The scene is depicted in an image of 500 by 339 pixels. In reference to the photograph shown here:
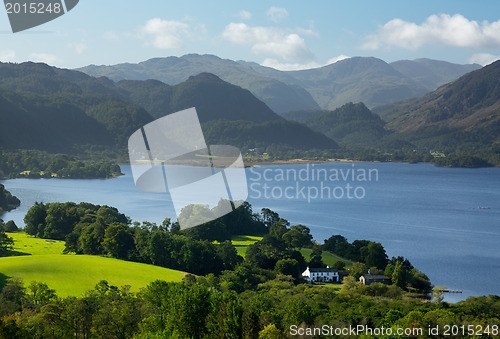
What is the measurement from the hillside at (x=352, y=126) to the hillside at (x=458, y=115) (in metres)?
7.42

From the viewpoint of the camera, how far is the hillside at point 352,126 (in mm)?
152875

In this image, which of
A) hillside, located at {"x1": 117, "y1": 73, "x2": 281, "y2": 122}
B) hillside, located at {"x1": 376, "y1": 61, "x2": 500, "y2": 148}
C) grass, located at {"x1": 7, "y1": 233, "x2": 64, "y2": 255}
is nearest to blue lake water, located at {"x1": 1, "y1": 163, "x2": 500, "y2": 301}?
grass, located at {"x1": 7, "y1": 233, "x2": 64, "y2": 255}

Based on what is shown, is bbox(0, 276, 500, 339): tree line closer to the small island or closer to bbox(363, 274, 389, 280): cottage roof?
bbox(363, 274, 389, 280): cottage roof

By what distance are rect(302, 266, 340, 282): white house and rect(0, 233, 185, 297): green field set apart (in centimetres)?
582

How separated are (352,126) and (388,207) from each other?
120m

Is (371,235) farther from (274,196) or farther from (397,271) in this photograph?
(274,196)

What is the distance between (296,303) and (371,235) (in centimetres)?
2224

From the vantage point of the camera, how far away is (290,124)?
140 meters

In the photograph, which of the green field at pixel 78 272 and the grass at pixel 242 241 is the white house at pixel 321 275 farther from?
the green field at pixel 78 272

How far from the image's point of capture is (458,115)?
159500 millimetres

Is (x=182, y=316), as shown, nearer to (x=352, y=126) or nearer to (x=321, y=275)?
(x=321, y=275)

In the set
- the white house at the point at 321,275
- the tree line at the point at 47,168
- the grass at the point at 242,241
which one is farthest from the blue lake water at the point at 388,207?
the white house at the point at 321,275

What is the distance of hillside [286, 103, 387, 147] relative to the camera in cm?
15288

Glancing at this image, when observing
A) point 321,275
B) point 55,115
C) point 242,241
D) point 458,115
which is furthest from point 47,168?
point 458,115
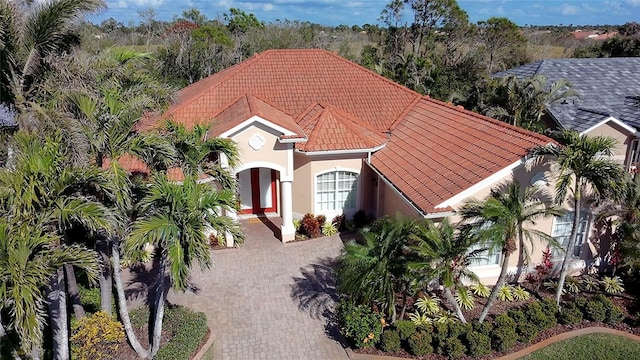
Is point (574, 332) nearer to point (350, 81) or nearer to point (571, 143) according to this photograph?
point (571, 143)

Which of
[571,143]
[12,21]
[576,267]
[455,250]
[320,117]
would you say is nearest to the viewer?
[12,21]

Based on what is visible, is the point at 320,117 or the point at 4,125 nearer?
the point at 4,125

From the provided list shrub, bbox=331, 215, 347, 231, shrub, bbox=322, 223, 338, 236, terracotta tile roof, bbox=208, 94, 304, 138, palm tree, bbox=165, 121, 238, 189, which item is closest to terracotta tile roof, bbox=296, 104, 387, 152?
terracotta tile roof, bbox=208, 94, 304, 138

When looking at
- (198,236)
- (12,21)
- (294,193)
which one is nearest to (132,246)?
(198,236)

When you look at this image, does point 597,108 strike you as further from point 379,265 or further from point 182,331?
point 182,331

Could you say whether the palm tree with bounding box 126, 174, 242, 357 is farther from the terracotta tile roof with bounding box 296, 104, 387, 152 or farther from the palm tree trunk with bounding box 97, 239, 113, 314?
the terracotta tile roof with bounding box 296, 104, 387, 152

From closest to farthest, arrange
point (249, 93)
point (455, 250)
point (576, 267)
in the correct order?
point (455, 250) < point (576, 267) < point (249, 93)

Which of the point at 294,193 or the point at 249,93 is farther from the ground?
the point at 249,93
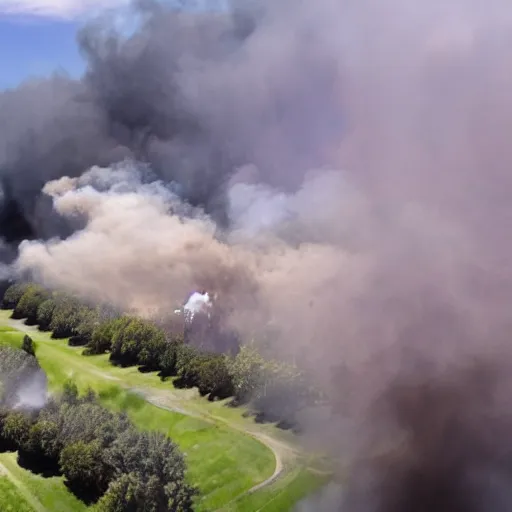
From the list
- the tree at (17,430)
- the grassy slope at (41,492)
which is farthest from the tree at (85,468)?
the tree at (17,430)

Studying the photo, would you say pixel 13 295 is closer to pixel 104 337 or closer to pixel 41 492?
pixel 104 337

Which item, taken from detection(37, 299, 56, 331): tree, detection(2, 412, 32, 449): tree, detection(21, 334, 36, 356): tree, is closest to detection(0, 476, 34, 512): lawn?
detection(2, 412, 32, 449): tree

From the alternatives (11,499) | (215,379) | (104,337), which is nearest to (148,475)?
(11,499)

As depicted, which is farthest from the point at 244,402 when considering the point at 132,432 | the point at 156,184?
the point at 156,184

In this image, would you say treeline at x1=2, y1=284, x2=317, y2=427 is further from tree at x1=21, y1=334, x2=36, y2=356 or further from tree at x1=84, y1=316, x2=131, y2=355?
tree at x1=21, y1=334, x2=36, y2=356

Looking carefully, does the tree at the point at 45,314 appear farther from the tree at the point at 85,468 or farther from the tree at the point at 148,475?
the tree at the point at 148,475

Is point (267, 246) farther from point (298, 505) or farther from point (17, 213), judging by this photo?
point (17, 213)
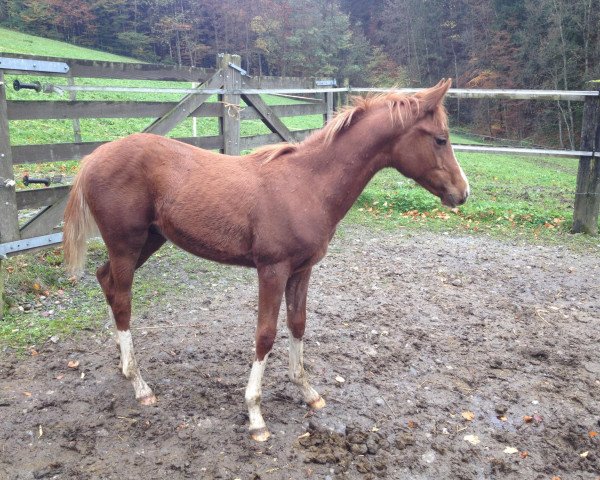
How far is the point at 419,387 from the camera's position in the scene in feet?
11.1

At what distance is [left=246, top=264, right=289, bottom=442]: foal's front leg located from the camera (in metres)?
2.79

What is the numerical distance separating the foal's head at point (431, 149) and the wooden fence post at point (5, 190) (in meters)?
3.23

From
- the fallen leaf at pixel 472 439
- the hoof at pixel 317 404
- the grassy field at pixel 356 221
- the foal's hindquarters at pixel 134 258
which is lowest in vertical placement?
the fallen leaf at pixel 472 439

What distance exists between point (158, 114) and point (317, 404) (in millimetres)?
4101

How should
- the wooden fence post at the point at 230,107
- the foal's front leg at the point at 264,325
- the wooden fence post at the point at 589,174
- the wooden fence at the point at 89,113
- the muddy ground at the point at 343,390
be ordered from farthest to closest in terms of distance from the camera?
the wooden fence post at the point at 589,174 → the wooden fence post at the point at 230,107 → the wooden fence at the point at 89,113 → the foal's front leg at the point at 264,325 → the muddy ground at the point at 343,390

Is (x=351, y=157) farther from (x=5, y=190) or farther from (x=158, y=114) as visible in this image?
(x=158, y=114)

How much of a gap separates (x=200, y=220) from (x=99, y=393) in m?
1.40

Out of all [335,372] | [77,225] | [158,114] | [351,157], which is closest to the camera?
[351,157]

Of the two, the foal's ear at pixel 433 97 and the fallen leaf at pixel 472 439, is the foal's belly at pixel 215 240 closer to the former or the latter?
the foal's ear at pixel 433 97

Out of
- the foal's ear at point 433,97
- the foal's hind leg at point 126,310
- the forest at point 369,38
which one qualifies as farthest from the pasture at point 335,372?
the forest at point 369,38

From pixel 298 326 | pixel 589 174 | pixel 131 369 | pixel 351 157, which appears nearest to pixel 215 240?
pixel 298 326

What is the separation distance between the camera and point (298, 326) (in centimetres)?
314

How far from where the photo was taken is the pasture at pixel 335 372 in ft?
8.66

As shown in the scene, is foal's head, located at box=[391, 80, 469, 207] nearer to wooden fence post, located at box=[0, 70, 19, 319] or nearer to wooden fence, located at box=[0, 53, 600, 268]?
wooden fence, located at box=[0, 53, 600, 268]
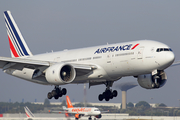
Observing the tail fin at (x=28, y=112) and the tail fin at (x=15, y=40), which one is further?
the tail fin at (x=28, y=112)

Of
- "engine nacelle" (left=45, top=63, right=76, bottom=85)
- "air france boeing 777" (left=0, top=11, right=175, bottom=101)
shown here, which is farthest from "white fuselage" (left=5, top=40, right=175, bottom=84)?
"engine nacelle" (left=45, top=63, right=76, bottom=85)

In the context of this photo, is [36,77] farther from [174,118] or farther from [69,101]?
[174,118]

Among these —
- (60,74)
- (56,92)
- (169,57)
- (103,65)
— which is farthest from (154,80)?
(56,92)

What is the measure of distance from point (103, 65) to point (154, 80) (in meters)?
5.36

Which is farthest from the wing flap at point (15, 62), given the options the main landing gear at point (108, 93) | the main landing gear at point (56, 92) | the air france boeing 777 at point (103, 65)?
the main landing gear at point (108, 93)

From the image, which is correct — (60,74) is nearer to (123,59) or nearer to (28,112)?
(123,59)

## DESCRIPTION OF THE TASK
Render every line of the items above as a JSON list of strings, with one string per line and blank lines omitted. Leave the pictures out of the list.

## REPLY TO THE TASK
[
  "The scene is depicted in an image of 500 by 339 pixels. In reference to the photograph shown here:",
  "What is the measurement from the hillside at (x=352, y=126) to the hillside at (x=458, y=115) (in metres)?",
  "7.42",
  "From the viewpoint of the camera, how far is the hillside at point 352,126 (in mm)?",
  "152875",
  "In this image, which of",
  "A) hillside, located at {\"x1\": 117, \"y1\": 73, \"x2\": 281, \"y2\": 122}",
  "B) hillside, located at {\"x1\": 376, \"y1\": 61, \"x2\": 500, \"y2\": 148}",
  "C) grass, located at {\"x1\": 7, \"y1\": 233, \"x2\": 64, \"y2\": 255}",
  "is nearest to blue lake water, located at {\"x1\": 1, \"y1\": 163, \"x2\": 500, \"y2\": 301}?",
  "grass, located at {\"x1\": 7, \"y1\": 233, \"x2\": 64, \"y2\": 255}",
  "Based on what is shown, is bbox(0, 276, 500, 339): tree line closer to the small island or closer to bbox(363, 274, 389, 280): cottage roof?",
  "bbox(363, 274, 389, 280): cottage roof",
  "By what distance are rect(302, 266, 340, 282): white house and rect(0, 233, 185, 297): green field set apart (in centimetres)?",
  "582",
  "How separated are (352,126) and (388,207) from each other?",
  "120m",
  "Is (371,235) farther from (274,196) or farther from (397,271) in this photograph?",
  "(274,196)",
  "What is the distance between (296,303) and (371,235) (in centimetres)?",
  "2224",
  "From the vantage point of the camera, how far away is (290,124)?",
  "140 meters",
  "In the photograph, which of the green field at pixel 78 272 and the grass at pixel 242 241 is the white house at pixel 321 275 farther from?",
  "the green field at pixel 78 272",
  "How far from the image's point of capture is (458,115)?",
  "159500 millimetres",
  "Is (x=182, y=316), as shown, nearer to (x=352, y=126) or nearer to (x=321, y=275)?",
  "(x=321, y=275)",
  "In the set",
  "- the white house at the point at 321,275",
  "- the tree line at the point at 47,168",
  "- the grass at the point at 242,241",
  "which one is farthest from the blue lake water at the point at 388,207?",
  "the white house at the point at 321,275",
  "What is the distance of hillside [286, 103, 387, 147] relative to the camera in cm?",
  "15288",
  "Glancing at this image, when observing",
  "A) point 321,275",
  "B) point 55,115",
  "C) point 242,241",
  "D) point 458,115",
  "which is furthest from point 47,168?",
  "point 458,115",
  "Is point (574, 332) nearer to point (350, 81) or nearer to point (571, 143) according to this photograph?",
  "point (571, 143)",
  "Which of",
  "[571,143]",
  "[12,21]",
  "[576,267]",
  "[455,250]",
  "[320,117]",
  "would you say is nearest to the viewer?",
  "[12,21]",
  "Based on what is visible, is the point at 320,117 or the point at 4,125 nearer?",
  "the point at 4,125",
  "From the provided list shrub, bbox=331, 215, 347, 231, shrub, bbox=322, 223, 338, 236, terracotta tile roof, bbox=208, 94, 304, 138, palm tree, bbox=165, 121, 238, 189, which item is closest to terracotta tile roof, bbox=296, 104, 387, 152?",
  "terracotta tile roof, bbox=208, 94, 304, 138",
  "When looking at",
  "- (198,236)",
  "- (12,21)",
  "- (294,193)",
  "which one is nearest to (132,246)?",
  "(198,236)",
  "When you look at this image, does point 597,108 strike you as further from point 379,265 or further from point 182,331?",
  "point 182,331",
  "Could you say whether the palm tree with bounding box 126, 174, 242, 357 is farther from the terracotta tile roof with bounding box 296, 104, 387, 152 or farther from the palm tree trunk with bounding box 97, 239, 113, 314?",
  "the terracotta tile roof with bounding box 296, 104, 387, 152",
  "From closest to farthest, arrange",
  "point (249, 93)",
  "point (455, 250)",
  "point (576, 267)",
  "in the correct order?",
  "point (455, 250) < point (576, 267) < point (249, 93)",
  "Which of the point at 294,193 or the point at 249,93 is farther from the ground?",
  "the point at 249,93",
  "From the list",
  "- the tree at (17,430)",
  "- the grassy slope at (41,492)",
  "which is farthest from the tree at (85,468)?",
  "the tree at (17,430)",
  "Studying the photo, would you say pixel 13 295 is closer to pixel 104 337 or closer to pixel 41 492?",
  "pixel 104 337",
  "Which item, taken from detection(37, 299, 56, 331): tree, detection(2, 412, 32, 449): tree, detection(21, 334, 36, 356): tree, is closest to detection(0, 476, 34, 512): lawn?",
  "detection(2, 412, 32, 449): tree",
  "From the alternatives (11,499) | (215,379) | (104,337), which is nearest to (148,475)?",
  "(11,499)",
  "As depicted, which is farthest from the point at 244,402 when considering the point at 132,432 | the point at 156,184?",
  "the point at 156,184",
  "In this image, would you say treeline at x1=2, y1=284, x2=317, y2=427 is further from tree at x1=21, y1=334, x2=36, y2=356 or further from tree at x1=84, y1=316, x2=131, y2=355?",
  "tree at x1=21, y1=334, x2=36, y2=356",
  "Looking carefully, does the tree at the point at 45,314 appear farther from the tree at the point at 85,468 or farther from the tree at the point at 148,475?",
  "the tree at the point at 148,475",
  "Is point (267, 246) farther from point (298, 505) or farther from point (17, 213), judging by this photo?",
  "point (17, 213)",
  "How far is the point at 419,387 from the camera's position in the scene in feet?",
  "11.1",
  "At what distance is [left=246, top=264, right=289, bottom=442]: foal's front leg located from the camera (in metres)?",
  "2.79",
  "What is the numerical distance separating the foal's head at point (431, 149) and the wooden fence post at point (5, 190) (in meters)?",
  "3.23",
  "From",
  "- the fallen leaf at pixel 472 439",
  "- the hoof at pixel 317 404",
  "- the grassy field at pixel 356 221",
  "- the foal's hindquarters at pixel 134 258",
  "which is lowest in vertical placement?",
  "the fallen leaf at pixel 472 439",
  "What distance exists between point (158, 114) and point (317, 404) (in millimetres)?",
  "4101",
  "How should",
  "- the wooden fence post at the point at 230,107",
  "- the foal's front leg at the point at 264,325",
  "- the wooden fence post at the point at 589,174",
  "- the wooden fence at the point at 89,113",
  "- the muddy ground at the point at 343,390",
  "be ordered from farthest to closest in terms of distance from the camera?",
  "the wooden fence post at the point at 589,174 → the wooden fence post at the point at 230,107 → the wooden fence at the point at 89,113 → the foal's front leg at the point at 264,325 → the muddy ground at the point at 343,390",
  "Is (x=351, y=157) farther from (x=5, y=190) or farther from (x=158, y=114) as visible in this image?",
  "(x=158, y=114)",
  "How much of a gap separates (x=200, y=220) from (x=99, y=393) in m?",
  "1.40",
  "Out of all [335,372] | [77,225] | [158,114] | [351,157], which is closest to the camera?",
  "[351,157]",
  "Of the two, the foal's ear at pixel 433 97 and the fallen leaf at pixel 472 439, is the foal's belly at pixel 215 240 closer to the former or the latter?",
  "the foal's ear at pixel 433 97",
  "Out of",
  "- the foal's ear at point 433,97",
  "- the foal's hind leg at point 126,310",
  "- the forest at point 369,38",
  "which one qualifies as farthest from the pasture at point 335,372?",
  "the forest at point 369,38",
  "From pixel 298 326 | pixel 589 174 | pixel 131 369 | pixel 351 157, which appears nearest to pixel 215 240?",
  "pixel 298 326",
  "What is the separation distance between the camera and point (298, 326) (in centimetres)?",
  "314",
  "How far from where the photo was taken is the pasture at pixel 335 372 in ft?",
  "8.66",
  "As shown in the scene, is foal's head, located at box=[391, 80, 469, 207] nearer to wooden fence post, located at box=[0, 70, 19, 319] or nearer to wooden fence, located at box=[0, 53, 600, 268]?",
  "wooden fence, located at box=[0, 53, 600, 268]",
  "Observing the tail fin at (x=28, y=112) and the tail fin at (x=15, y=40), which one is further?",
  "the tail fin at (x=28, y=112)",
  "Of",
  "- \"engine nacelle\" (left=45, top=63, right=76, bottom=85)",
  "- \"air france boeing 777\" (left=0, top=11, right=175, bottom=101)",
  "shown here, which is farthest from \"white fuselage\" (left=5, top=40, right=175, bottom=84)?",
  "\"engine nacelle\" (left=45, top=63, right=76, bottom=85)",
  "In the context of this photo, is [36,77] farther from [174,118] or farther from [69,101]?",
  "[174,118]",
  "Among these —",
  "- (60,74)",
  "- (56,92)",
  "- (169,57)",
  "- (103,65)",
  "— which is farthest from (154,80)?",
  "(56,92)",
  "What is the measure of distance from point (103, 65) to point (154, 80) (in meters)?",
  "5.36",
  "Which is farthest from the wing flap at point (15, 62), given the options the main landing gear at point (108, 93) | the main landing gear at point (56, 92) | the air france boeing 777 at point (103, 65)?",
  "the main landing gear at point (108, 93)",
  "From the image, which is correct — (60,74) is nearer to (123,59) or nearer to (28,112)?",
  "(123,59)"
]